The first works in the video/dance series, Portrait and Landscape (2006 – current), premiered in New York at Dance Theater Workshop in 2006. Recent works from the series include, untitled, stairwell (2009), untitled, lightwell (2009), untitled, conference room 1 and 2 (2009), Limerick Station (2009), untitled, café 1 and 2 (2009), exterior, house (2009), exterior, park (2009), and exterior, garden (2009). A second series included Hotel Lobby (2009), Field (2009), Hospitality (2009), and Market (2009). Cathedral Project (2009), a third series, comprised of 12 short films, was created in residence at the Cathedral Church of St. John the Divine. These works premiered at the Whitney Museum through the ARTPORT and Whitney Live divisions.Studies for Portrait and Landscape (2009), was conducted as a residency at chashama, in New York.
Objective Suspense (2008), an object-theater work, was commissioned by the Whitney Museum of American Art and performed there by Gee over 500 times, as part of the exhibition “Alexander Calder: the Paris Years.” A series of three lectures entitled Line Takes Flight, were conducted in association with the performance.

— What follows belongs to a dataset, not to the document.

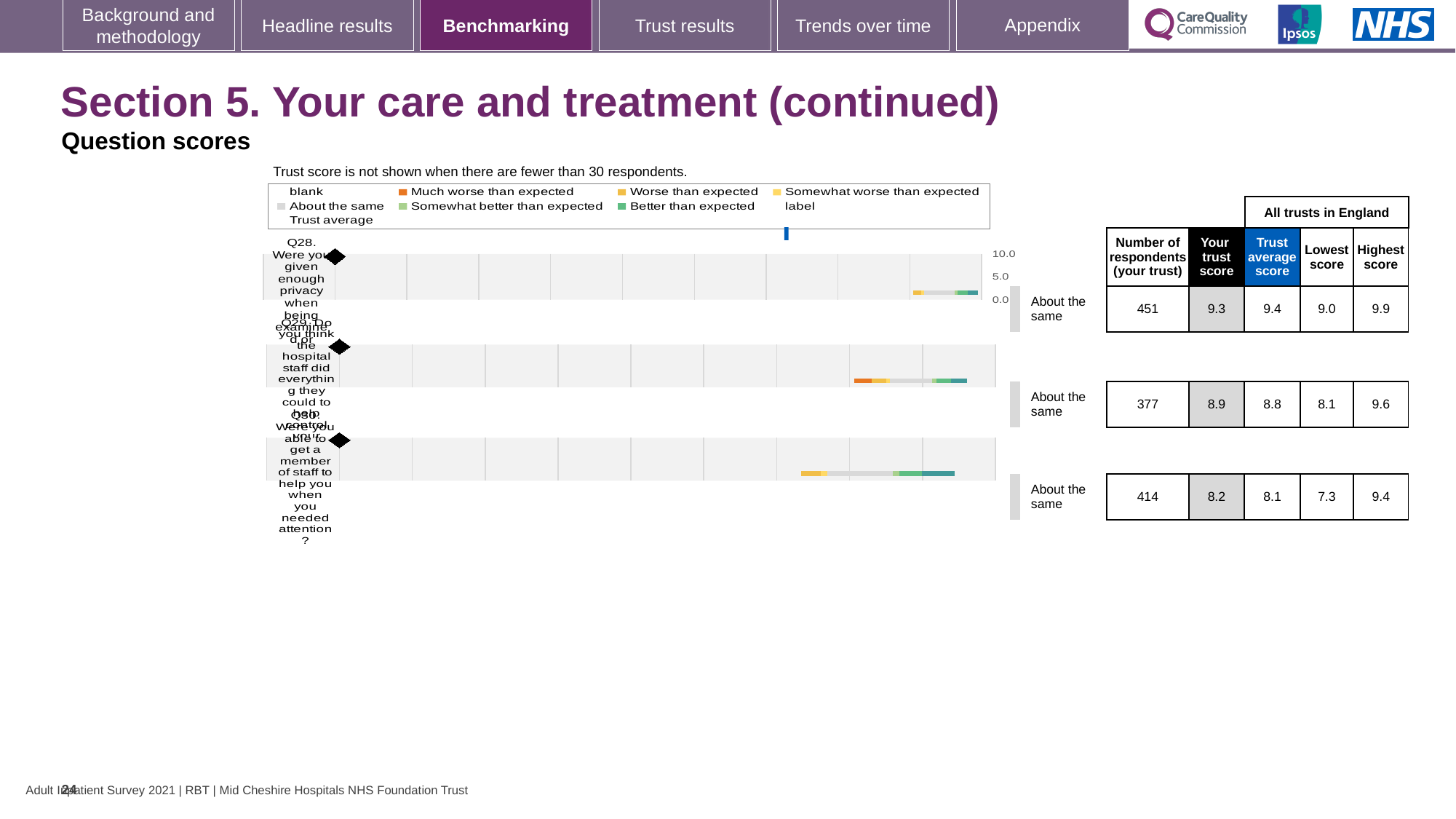
What is the highest score across all trusts in England for Q29? 9.6 How many respondents answered Q29 for your trust? 377 Which of the three questions has the highest trust score? Q28 What benchmark category is shown next to the Q28 chart? About the same Which of the three questions has the lowest trust score? Q30 What kind of chart is used to show the question scores for Q28, Q29 and Q30? bar chart For Q29, which is larger: your trust score or the trust average score? your trust score What is the difference between the trust score for Q28 and the trust score for Q29? 0.4 What is the trust score for Q28 (Were you given enough privacy when being examined or treated)? 9.3 What is the trust average score for Q30 (Were you able to get a member of staff to help you when you needed attention)? 8.1 What is the lowest score across all trusts in England for Q30? 7.3 How many questions (Q28, Q29, Q30) are charted on the slide? 3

Film/performance work Across The Road (2009) received a NYSCA Individual Artist Commissioning Award and was created through a four-week residency at Daghdha Dance Company in Limerick, Ireland, and a residency at The Chocolate Factory Theater in New York, where it premiered. An adaptation of Across The Road was produced as The Chestnut (2009), written, directed and set designed by Gee, with Limerick Youth Theatre, in Limerick Ireland.
Two screenplays, Across the Road (2007) and Lady Heard Voices (2007), were Official Selections for the Bare Bones International Film Festival Screenplay Competition, and a short film, Stardust (2007), premiered at the 2007 Brooklyn Arts Council film festival, September 11th, Remembered in Film. Other original film projects written and created by Gee include the short Hotel (2003), and Lady Heard Voices (2004), a Swedish production featuring Irene Hultman.